Der Beschwerde verhilft es auch nicht zum Erfolg, dass das aufgrund des Geschehens vom 12. Juli 2016 eingeleitete Bußgeldverfahren noch nicht zum Abschluss gekommen ist. Lediglich ein noch anhängiges Strafverfahren, in dem die Entziehung der Fahrerlaubnis nach § 69 StGB in Betracht kommt, entfaltet eine Sperrwirkung für das fahrerlaubnisrechtliche Entziehungsverfahren (§ 3 Abs. 3 Satz 1 StVG); für ein ordnungswidrigkeitenrechtliches Verfahren gilt dies nicht. Im Übrigen besteht auch ohne eine rechtskräftige Bußgeldentscheidung eine gesicherte Tatsachengrundlage für die Entscheidung über die Entziehung der Fahrerlaubnis.

Der Antragsteller kann auch nichts für sich daraus herleiten, dass das Verwaltungsgericht noch nicht über das Hauptsacheverfahren entschieden hat. Die sich darauf stützende Annahme des Antragstellers, das Verwaltungsgericht halte die Sach- und Rechtslage für unsicher bzw. weiter klärungsbedürftig, ist spekulativ. Abgesehen hatte das Verwaltungsgericht bereits einen Termin für die mündliche Verhandlung im Klageverfahren anberaumt, wobei die nachfolgende Aufhebung des Termins auf eine Erkrankung des Antragstellers Rücksicht genommen hat.

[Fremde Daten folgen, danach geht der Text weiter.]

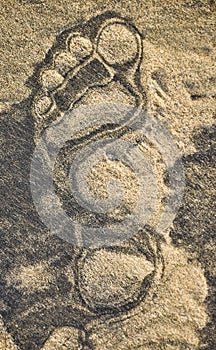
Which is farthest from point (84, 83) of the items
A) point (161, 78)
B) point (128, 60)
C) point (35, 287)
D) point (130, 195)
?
point (35, 287)

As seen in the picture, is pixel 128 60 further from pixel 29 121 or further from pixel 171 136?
pixel 29 121

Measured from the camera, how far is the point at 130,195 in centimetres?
166

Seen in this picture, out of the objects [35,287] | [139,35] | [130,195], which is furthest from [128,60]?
[35,287]

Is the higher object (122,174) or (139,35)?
(139,35)

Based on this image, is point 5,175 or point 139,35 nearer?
point 139,35

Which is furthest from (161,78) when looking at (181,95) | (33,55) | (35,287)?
(35,287)

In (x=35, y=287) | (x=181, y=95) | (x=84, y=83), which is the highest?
(x=84, y=83)

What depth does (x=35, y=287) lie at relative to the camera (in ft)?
5.64

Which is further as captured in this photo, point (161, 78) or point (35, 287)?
point (35, 287)

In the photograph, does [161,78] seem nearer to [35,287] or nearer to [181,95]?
[181,95]

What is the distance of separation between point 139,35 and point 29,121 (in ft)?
1.69

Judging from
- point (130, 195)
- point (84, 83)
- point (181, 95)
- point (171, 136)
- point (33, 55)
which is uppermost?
point (33, 55)

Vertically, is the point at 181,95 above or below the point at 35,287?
above

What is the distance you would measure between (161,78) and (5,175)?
0.69m
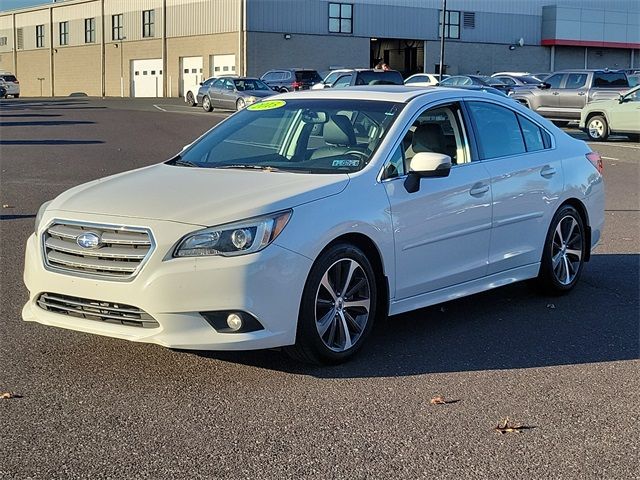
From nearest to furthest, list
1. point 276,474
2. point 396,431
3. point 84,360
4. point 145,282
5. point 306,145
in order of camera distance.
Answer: point 276,474 < point 396,431 < point 145,282 < point 84,360 < point 306,145

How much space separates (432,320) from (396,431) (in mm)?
2178

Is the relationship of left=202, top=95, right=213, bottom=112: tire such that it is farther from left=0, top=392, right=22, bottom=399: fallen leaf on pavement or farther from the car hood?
left=0, top=392, right=22, bottom=399: fallen leaf on pavement

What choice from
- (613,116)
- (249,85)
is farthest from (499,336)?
(249,85)

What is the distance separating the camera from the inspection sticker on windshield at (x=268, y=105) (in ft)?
21.5

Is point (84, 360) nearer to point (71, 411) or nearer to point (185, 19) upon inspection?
point (71, 411)

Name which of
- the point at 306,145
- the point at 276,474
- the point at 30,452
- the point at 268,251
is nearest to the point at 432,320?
the point at 306,145

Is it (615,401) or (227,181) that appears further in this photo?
(227,181)

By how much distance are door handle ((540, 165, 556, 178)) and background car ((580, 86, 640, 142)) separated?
16.9 m

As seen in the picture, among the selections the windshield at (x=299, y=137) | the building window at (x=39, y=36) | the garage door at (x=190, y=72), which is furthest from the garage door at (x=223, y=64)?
the windshield at (x=299, y=137)

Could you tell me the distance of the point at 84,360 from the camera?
5.25 m

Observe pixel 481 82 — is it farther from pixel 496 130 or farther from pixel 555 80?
pixel 496 130

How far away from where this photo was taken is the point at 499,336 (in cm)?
597

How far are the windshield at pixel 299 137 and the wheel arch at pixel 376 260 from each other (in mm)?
481

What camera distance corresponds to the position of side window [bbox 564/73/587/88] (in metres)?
27.3
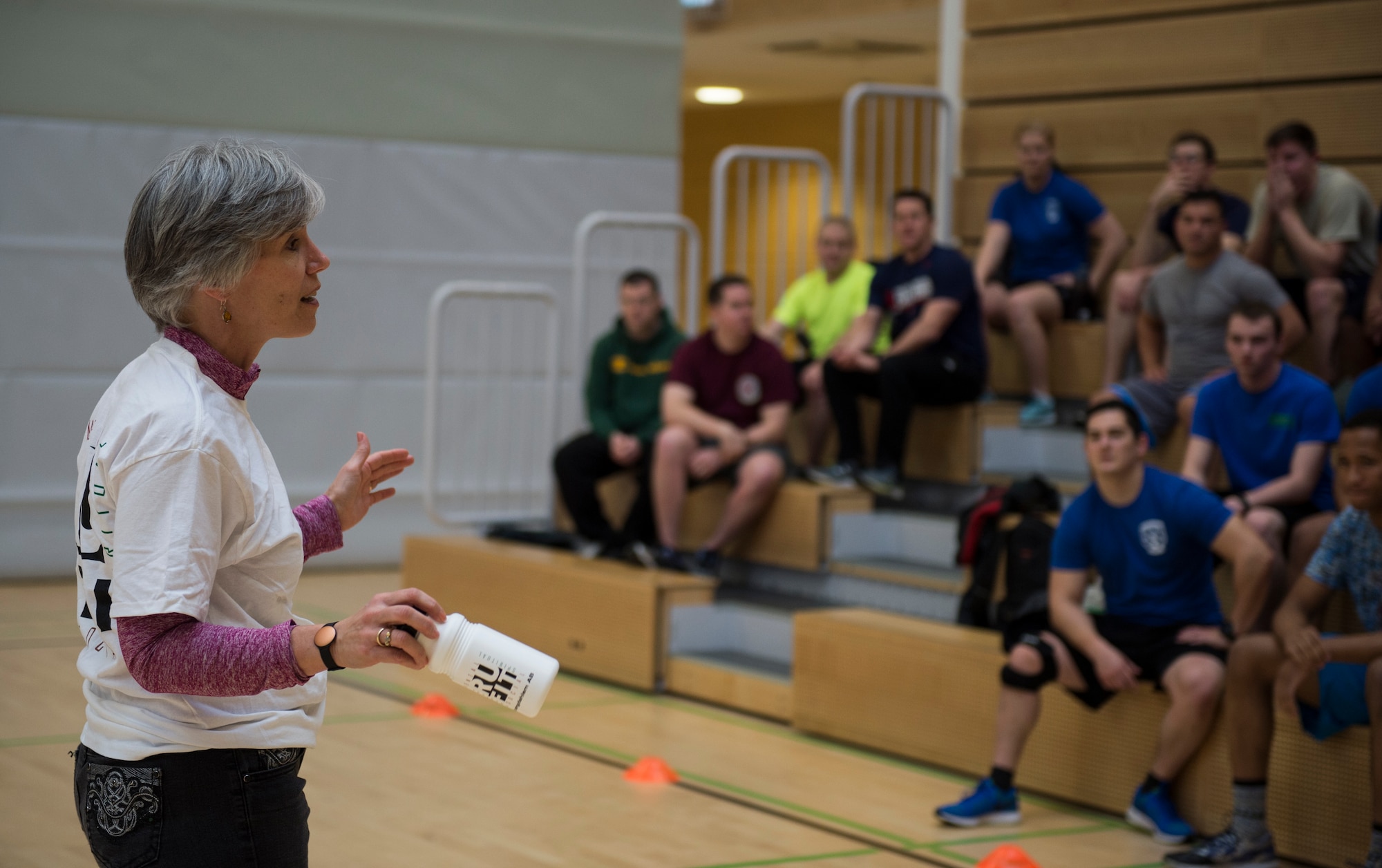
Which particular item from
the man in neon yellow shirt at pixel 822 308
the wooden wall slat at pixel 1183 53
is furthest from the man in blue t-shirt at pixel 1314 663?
the wooden wall slat at pixel 1183 53

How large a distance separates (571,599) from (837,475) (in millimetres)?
1216

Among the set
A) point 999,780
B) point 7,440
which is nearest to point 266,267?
point 999,780

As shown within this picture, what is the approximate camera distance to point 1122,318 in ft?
19.9

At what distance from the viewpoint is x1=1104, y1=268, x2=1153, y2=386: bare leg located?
19.6ft

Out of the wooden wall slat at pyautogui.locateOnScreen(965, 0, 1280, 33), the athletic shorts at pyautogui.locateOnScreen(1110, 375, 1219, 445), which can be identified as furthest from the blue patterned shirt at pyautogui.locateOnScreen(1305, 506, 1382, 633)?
the wooden wall slat at pyautogui.locateOnScreen(965, 0, 1280, 33)

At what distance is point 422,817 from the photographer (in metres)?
3.92

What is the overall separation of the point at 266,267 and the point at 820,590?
4.64 meters

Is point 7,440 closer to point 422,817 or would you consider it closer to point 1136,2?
point 422,817

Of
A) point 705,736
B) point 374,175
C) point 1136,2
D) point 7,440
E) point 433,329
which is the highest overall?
point 1136,2

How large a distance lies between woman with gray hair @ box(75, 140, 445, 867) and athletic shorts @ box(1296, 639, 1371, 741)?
2.86 m

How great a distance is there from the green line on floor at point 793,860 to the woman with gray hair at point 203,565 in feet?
6.84

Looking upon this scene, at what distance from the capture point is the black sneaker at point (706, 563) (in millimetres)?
6012

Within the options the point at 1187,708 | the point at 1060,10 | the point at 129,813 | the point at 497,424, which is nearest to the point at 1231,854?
the point at 1187,708

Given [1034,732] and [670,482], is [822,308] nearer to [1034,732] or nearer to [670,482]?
[670,482]
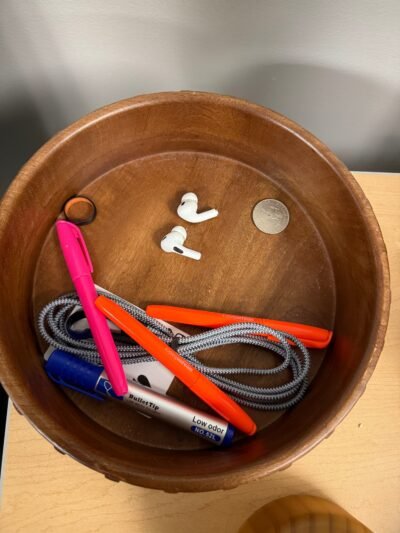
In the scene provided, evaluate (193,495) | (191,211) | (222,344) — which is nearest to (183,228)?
(191,211)

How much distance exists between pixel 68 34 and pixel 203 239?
0.88ft

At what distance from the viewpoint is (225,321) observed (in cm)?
42

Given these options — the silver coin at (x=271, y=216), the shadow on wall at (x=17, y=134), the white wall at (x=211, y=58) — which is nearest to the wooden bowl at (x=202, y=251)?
the silver coin at (x=271, y=216)

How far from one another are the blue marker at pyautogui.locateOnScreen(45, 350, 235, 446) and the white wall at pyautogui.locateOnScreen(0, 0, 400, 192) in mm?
341

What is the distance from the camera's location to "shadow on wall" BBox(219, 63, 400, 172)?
1.81 ft

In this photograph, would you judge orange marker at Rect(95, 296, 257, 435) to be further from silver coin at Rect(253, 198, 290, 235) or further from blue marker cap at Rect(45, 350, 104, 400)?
silver coin at Rect(253, 198, 290, 235)

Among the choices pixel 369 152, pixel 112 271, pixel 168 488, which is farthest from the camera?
pixel 369 152

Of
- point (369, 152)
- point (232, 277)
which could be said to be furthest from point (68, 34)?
point (369, 152)

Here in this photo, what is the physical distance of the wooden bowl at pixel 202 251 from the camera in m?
0.37

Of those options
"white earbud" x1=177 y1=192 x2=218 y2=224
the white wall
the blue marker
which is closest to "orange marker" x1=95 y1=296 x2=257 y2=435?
the blue marker

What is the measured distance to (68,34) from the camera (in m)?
0.50

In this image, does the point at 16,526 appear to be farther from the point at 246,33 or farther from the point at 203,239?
the point at 246,33

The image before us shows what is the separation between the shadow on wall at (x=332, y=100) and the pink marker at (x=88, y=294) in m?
0.28

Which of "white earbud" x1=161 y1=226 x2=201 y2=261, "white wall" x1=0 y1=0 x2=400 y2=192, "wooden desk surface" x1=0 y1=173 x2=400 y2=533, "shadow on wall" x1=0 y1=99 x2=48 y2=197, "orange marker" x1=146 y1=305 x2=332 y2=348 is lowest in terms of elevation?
"wooden desk surface" x1=0 y1=173 x2=400 y2=533
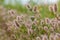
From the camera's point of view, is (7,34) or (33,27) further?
(7,34)

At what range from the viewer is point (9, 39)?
2600 millimetres

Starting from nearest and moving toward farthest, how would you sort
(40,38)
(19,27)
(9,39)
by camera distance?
(40,38), (19,27), (9,39)

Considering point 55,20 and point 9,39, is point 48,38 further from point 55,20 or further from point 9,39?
point 9,39

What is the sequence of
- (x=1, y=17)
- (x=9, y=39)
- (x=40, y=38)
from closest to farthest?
(x=40, y=38) < (x=9, y=39) < (x=1, y=17)

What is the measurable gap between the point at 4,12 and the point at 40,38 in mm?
1485

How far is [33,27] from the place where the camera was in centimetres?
229

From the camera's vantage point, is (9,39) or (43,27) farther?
(9,39)

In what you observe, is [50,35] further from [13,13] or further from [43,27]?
[13,13]

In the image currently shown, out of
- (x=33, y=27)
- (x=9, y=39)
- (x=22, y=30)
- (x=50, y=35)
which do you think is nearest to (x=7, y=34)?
(x=9, y=39)

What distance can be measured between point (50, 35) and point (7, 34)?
27.5 inches

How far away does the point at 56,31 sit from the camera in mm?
2250

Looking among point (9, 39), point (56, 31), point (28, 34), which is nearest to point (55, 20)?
point (56, 31)

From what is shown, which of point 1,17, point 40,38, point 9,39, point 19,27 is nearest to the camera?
point 40,38

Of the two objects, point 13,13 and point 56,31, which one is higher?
point 13,13
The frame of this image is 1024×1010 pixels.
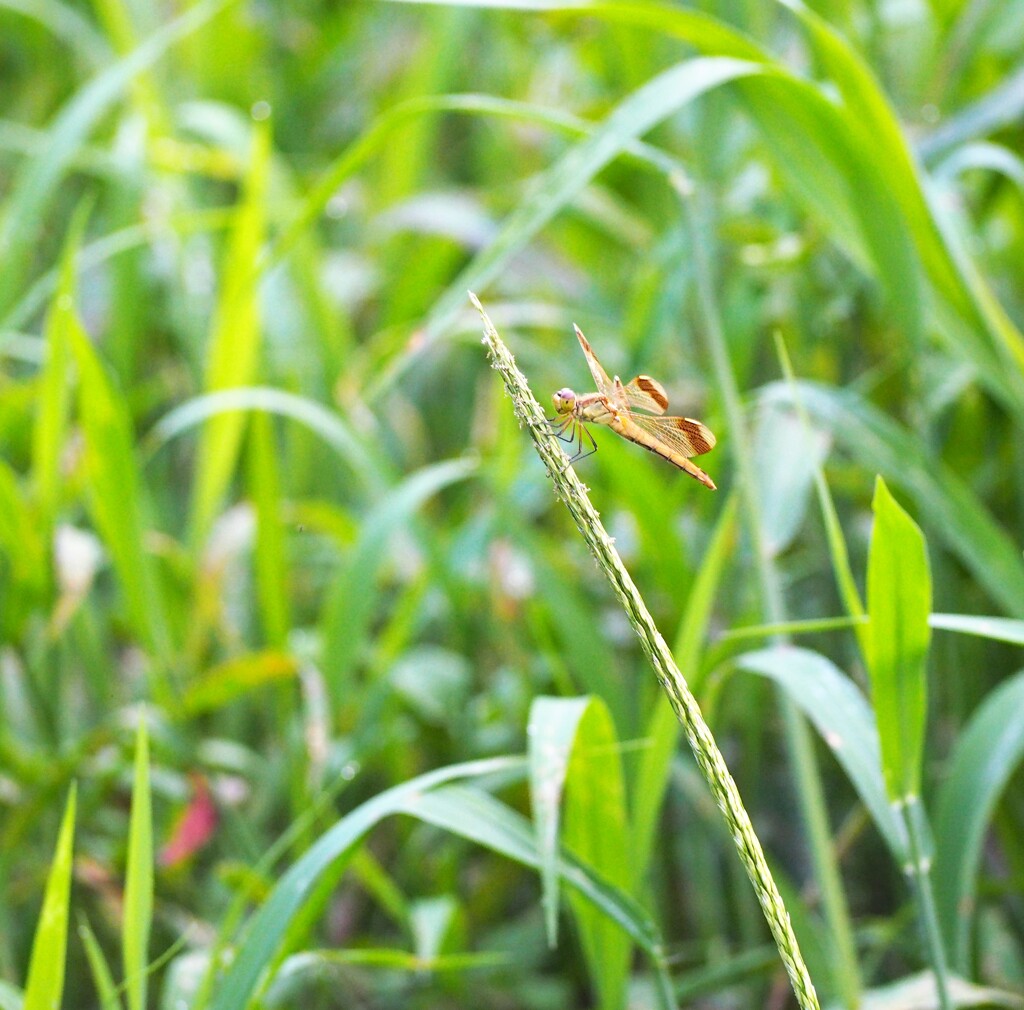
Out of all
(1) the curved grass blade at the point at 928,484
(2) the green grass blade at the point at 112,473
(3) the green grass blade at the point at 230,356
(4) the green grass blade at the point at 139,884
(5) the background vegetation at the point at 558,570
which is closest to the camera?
(4) the green grass blade at the point at 139,884

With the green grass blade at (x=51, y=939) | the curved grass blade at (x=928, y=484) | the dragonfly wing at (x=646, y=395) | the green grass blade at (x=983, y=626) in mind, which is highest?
the dragonfly wing at (x=646, y=395)

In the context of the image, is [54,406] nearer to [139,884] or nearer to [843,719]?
[139,884]

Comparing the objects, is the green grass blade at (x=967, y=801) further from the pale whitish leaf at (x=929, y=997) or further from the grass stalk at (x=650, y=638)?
the grass stalk at (x=650, y=638)

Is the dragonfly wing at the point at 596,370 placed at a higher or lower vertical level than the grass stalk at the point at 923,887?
higher

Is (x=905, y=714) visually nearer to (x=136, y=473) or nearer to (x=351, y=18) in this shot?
(x=136, y=473)

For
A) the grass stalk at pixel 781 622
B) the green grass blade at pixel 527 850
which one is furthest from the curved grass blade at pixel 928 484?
the green grass blade at pixel 527 850

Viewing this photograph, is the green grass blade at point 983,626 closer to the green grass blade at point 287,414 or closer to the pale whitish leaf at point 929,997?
the pale whitish leaf at point 929,997

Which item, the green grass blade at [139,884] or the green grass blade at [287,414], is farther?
the green grass blade at [287,414]

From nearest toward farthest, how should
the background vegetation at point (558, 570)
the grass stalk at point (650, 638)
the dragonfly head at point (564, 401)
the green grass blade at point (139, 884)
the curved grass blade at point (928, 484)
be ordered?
the grass stalk at point (650, 638) < the dragonfly head at point (564, 401) < the green grass blade at point (139, 884) < the background vegetation at point (558, 570) < the curved grass blade at point (928, 484)
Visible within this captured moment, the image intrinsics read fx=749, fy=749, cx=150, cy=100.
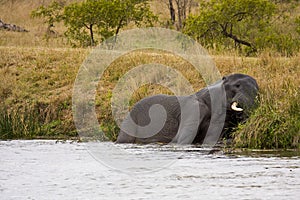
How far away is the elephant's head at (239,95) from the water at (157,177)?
1.58 meters

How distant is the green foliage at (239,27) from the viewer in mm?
25000

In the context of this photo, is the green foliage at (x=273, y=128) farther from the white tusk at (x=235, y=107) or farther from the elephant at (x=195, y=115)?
the white tusk at (x=235, y=107)

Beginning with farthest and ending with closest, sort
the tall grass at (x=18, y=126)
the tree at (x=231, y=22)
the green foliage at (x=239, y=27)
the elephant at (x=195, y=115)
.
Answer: the tree at (x=231, y=22) < the green foliage at (x=239, y=27) < the tall grass at (x=18, y=126) < the elephant at (x=195, y=115)

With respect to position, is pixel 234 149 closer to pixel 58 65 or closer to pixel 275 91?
pixel 275 91

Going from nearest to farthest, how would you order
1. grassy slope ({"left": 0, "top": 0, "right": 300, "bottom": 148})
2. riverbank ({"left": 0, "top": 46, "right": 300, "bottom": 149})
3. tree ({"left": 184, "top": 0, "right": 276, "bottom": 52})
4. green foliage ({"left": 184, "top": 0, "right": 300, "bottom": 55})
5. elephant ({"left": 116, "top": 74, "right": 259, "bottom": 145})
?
riverbank ({"left": 0, "top": 46, "right": 300, "bottom": 149}), elephant ({"left": 116, "top": 74, "right": 259, "bottom": 145}), grassy slope ({"left": 0, "top": 0, "right": 300, "bottom": 148}), green foliage ({"left": 184, "top": 0, "right": 300, "bottom": 55}), tree ({"left": 184, "top": 0, "right": 276, "bottom": 52})

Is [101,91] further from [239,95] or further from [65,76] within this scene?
[239,95]

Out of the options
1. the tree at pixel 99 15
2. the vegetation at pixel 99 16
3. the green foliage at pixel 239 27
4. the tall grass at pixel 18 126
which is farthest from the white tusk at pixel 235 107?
the tree at pixel 99 15

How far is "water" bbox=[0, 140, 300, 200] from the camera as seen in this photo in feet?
26.9

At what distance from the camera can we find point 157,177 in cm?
948

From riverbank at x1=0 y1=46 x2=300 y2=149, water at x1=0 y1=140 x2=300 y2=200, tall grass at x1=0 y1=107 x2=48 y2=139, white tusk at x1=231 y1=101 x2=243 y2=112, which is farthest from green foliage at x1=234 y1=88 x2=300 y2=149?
tall grass at x1=0 y1=107 x2=48 y2=139

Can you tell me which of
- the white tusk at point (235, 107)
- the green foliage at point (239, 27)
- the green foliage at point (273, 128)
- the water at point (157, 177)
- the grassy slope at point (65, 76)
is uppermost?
the green foliage at point (239, 27)

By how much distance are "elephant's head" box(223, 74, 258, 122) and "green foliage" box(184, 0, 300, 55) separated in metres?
10.3

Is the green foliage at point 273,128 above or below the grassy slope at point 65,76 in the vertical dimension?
below

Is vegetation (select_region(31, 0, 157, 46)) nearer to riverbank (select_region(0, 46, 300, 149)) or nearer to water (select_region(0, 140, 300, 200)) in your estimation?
riverbank (select_region(0, 46, 300, 149))
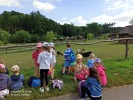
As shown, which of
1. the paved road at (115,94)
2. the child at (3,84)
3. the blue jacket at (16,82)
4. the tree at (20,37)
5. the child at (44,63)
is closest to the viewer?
Answer: the child at (3,84)

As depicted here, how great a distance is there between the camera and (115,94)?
574 cm

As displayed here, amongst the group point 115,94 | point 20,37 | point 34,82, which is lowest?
point 20,37

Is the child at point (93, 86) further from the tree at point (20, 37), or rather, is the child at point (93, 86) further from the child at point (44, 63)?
the tree at point (20, 37)

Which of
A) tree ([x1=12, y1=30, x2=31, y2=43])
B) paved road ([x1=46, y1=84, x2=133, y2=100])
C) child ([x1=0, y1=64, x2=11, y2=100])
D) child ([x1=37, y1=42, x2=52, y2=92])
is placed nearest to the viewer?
child ([x1=0, y1=64, x2=11, y2=100])

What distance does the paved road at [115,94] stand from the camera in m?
5.44

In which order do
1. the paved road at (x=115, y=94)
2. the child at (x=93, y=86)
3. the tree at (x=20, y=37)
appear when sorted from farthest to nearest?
the tree at (x=20, y=37)
the paved road at (x=115, y=94)
the child at (x=93, y=86)

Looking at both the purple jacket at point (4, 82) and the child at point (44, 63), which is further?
the child at point (44, 63)

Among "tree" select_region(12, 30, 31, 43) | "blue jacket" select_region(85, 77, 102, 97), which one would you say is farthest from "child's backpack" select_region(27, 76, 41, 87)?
"tree" select_region(12, 30, 31, 43)

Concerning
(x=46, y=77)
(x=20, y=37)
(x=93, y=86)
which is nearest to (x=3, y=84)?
(x=46, y=77)

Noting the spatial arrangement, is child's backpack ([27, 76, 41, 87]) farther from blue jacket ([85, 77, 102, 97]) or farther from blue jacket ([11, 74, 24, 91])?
blue jacket ([85, 77, 102, 97])

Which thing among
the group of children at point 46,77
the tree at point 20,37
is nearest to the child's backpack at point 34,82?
the group of children at point 46,77

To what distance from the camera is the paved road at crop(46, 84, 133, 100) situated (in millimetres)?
5441

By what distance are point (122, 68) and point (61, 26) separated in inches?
4766

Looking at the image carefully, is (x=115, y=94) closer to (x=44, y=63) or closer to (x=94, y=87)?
(x=94, y=87)
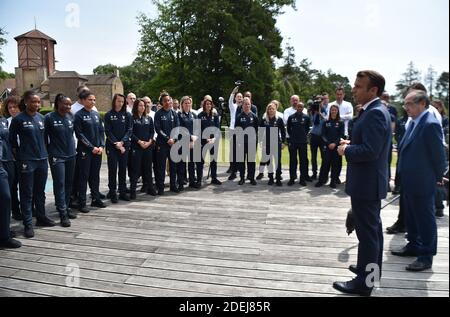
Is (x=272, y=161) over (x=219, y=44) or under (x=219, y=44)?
under

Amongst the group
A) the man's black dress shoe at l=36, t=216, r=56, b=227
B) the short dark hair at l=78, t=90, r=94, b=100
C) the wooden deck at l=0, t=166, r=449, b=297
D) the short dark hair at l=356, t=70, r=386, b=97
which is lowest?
the wooden deck at l=0, t=166, r=449, b=297

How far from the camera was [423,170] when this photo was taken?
338cm

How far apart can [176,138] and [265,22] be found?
22108 mm

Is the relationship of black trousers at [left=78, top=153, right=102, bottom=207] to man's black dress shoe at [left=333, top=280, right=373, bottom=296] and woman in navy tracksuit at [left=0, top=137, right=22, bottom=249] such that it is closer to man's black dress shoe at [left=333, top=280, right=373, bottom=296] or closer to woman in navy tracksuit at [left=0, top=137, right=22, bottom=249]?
woman in navy tracksuit at [left=0, top=137, right=22, bottom=249]

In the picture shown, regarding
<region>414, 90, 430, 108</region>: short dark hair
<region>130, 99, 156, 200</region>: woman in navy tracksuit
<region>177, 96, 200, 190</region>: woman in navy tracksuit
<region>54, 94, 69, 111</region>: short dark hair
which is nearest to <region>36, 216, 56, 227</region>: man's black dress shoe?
<region>54, 94, 69, 111</region>: short dark hair

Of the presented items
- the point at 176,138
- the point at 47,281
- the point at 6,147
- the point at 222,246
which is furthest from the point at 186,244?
the point at 176,138

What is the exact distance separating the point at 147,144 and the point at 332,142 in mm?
3798

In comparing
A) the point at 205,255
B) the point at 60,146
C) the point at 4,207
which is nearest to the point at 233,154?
the point at 60,146

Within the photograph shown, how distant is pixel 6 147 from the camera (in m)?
4.50

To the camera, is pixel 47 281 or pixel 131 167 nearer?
pixel 47 281

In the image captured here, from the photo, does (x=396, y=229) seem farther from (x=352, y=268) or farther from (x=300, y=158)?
(x=300, y=158)

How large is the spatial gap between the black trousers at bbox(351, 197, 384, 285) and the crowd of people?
0.08 meters

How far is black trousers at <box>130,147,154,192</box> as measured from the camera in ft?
21.2

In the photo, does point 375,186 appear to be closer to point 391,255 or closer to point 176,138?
point 391,255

Doch selbst wenn wegen der oben wiedergegebenen Auffassung des Bayerischen Verwaltungsgerichtshofs zur Reaktion auf eine erstmalige Auffälligkeit im Straßenverkehr im Zusammenhang mit Cannabis und der diesbezüglich noch ausstehenden höchstrichterlichen Klärung von offenen Erfolgsaussichten der Klage ausgegangen würde,

vgl. Funke-Kaiser, in: Bader/Funke-Kaiser/Stuhlfauth/von Albedyll, VwGO, 6. Auflage 2014, § 80 Rn. 94,

hätte die Beschwerde des Antragstellers keinen Erfolg. Denn die vom Ausgang des Hauptsacheverfahrens unabhängige Interessenabwägung fiele zu seinen Lasten aus. Die Abwägung der Interessen, die für eine sofortige Vollziehung sprechen, mit dem privaten Aussetzungsinteresse des Antragstellers ergibt, dass das öffentliche Interesse an einer sofortigen Vollziehung der Entziehungsverfügung überwiegt. Angesichts der Gefahren, die aus der Teilnahme drogenbeeinflusster Personen am motorisierten Straßenverkehr für höchstrangige Rechtsgüter - Leib, Leben, Gesundheit und Eigentum - einer nicht absehbaren Zahl anderer Verkehrsteilnehmer erwachsen, ist das öffentliche Interesse an der vorläufigen Fernhaltung des Antragstellers vom Kraftfahrzeugverkehr höher zu bewerten als sein individuelles Mobilitätsinteresse. Das würde selbst dann gelten, wenn die Entziehung der Fahrerlaubnis das derzeitige Arbeitsverhältnis des Antragstellers gefährden würde; indessen trägt er dies gar nicht vor.

Die Kostenentscheidung beruht auf § 154 Abs. 2 VwGO, die Streitwertfestsetzung auf § 47 Abs. 1, § 52 Abs. 1 und 2 sowie § 53 Abs. 2 Nr. 2 GKG.

Dieser Beschluss ist unanfechtbar (§ 152 Abs. 1 VwGO, § 68 Abs. 1 Satz 5, § 66 Abs. 3 Satz 3 GKG).